In this lesson we will differentiate between the terms open loop and closed loop and how to read a schematic to correctly identify an open or closed center hydraulic system.
When we are talking about the loop, we are referring to the system as a whole. Open loop systems start and end at the reservoir whereas closed loop systems start and end at the pump.
When we are talking about the center we are referring to the center position of a directional control valve. Open center valves connect the P and T ports when centered.

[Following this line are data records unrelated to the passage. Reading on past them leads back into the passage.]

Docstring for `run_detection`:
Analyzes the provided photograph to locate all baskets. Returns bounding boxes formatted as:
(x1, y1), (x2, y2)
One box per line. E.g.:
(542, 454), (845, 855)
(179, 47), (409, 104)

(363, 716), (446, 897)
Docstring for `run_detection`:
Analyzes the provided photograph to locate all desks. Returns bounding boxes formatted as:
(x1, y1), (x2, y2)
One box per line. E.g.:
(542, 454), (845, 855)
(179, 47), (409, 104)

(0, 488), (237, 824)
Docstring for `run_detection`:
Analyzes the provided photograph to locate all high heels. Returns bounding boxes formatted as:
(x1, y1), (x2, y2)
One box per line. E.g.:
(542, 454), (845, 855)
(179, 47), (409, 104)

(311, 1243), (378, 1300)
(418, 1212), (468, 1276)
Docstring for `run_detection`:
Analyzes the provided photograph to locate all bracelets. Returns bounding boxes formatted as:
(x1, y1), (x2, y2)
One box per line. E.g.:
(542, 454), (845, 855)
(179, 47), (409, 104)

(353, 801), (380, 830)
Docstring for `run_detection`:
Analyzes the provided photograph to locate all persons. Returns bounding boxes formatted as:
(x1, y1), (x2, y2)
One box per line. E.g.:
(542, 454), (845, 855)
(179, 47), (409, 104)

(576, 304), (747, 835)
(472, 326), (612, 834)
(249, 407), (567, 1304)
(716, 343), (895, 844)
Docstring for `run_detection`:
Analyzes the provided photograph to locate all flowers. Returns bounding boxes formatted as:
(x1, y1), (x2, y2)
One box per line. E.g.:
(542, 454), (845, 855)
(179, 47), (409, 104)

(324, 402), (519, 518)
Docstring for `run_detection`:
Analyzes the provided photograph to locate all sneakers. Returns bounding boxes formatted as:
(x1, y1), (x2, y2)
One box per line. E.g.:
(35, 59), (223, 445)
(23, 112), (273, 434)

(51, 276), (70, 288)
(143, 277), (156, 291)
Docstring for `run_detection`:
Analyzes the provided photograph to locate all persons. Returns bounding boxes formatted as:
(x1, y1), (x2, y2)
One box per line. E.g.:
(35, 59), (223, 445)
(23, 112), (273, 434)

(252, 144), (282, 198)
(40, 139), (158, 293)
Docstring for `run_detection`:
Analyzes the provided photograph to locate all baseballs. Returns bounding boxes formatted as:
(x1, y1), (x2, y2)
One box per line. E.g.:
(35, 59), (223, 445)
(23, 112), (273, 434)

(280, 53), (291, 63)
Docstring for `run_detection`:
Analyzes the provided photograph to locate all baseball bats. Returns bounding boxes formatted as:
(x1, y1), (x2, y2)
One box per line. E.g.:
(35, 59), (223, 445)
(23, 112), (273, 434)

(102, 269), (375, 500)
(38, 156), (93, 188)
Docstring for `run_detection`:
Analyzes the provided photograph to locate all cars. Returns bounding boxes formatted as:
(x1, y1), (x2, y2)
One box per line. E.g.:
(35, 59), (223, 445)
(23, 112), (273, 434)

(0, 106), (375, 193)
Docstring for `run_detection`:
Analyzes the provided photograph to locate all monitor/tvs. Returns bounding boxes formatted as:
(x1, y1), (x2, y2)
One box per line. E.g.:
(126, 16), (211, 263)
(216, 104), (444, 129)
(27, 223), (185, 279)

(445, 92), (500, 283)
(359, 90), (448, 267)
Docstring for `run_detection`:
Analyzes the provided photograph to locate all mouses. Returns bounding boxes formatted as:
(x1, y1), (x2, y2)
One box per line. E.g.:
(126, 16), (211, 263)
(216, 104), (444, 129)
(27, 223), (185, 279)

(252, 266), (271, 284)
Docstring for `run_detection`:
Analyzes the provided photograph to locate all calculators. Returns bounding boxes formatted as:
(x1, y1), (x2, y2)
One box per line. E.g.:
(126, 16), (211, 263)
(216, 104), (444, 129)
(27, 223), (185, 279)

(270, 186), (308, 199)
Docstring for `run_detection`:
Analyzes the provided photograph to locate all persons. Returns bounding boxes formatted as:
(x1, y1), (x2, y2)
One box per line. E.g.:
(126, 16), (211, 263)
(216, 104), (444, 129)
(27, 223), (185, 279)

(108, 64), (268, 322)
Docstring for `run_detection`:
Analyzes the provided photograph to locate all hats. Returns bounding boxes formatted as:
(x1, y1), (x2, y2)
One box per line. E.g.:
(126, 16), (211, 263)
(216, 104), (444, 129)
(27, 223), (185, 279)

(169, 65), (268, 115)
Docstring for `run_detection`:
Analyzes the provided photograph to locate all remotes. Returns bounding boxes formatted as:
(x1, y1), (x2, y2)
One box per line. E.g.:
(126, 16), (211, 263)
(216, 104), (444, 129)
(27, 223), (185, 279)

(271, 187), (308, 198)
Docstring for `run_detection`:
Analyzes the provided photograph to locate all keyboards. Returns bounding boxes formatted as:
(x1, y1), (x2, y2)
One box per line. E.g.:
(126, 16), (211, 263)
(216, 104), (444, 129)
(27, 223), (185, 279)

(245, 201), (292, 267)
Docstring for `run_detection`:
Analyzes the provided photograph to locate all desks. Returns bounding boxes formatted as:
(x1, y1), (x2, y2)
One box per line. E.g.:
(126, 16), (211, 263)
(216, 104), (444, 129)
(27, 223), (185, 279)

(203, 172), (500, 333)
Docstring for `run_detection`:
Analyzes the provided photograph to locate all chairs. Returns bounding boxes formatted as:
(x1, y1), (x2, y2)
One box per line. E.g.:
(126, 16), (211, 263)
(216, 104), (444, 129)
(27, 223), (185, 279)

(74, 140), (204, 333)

Closed center valves block the P port from the T port when centered.
An open loop hydraulic system is any system where all of the fluid starts at the reservoir and is returned to the reservoir.
The pump takes in fluid from the reservoir, then sends the fluid to the valves and actuators, and then ultimately, back to the reservoir via a filter.
Now that we know what an open loop system looks like, let's have a look at open and closed center systems that are common in open loops.
The following systems are all of the open loop design.
In this first example, oil is drawn in from the reservoir by the pump and sent out to a number of directional valves where the P or Pump Port is blocked.
This design results in a system where the pressure is determined by the setting of the relief valve or some other pressure limiting device when all the directional valves are returned to their center position.
In this case, we have constructed a closed center system using float center valves.
But a closed center system can also be constructed using closed center valves.
When all valves are at their center position, oil from the pump is forced through a spring loaded relief valve.
Using the relief valve as an alternate path for the pump flow should only be done for short periods of time as the oil will become very hot, and energy will be wasted at the prime mover.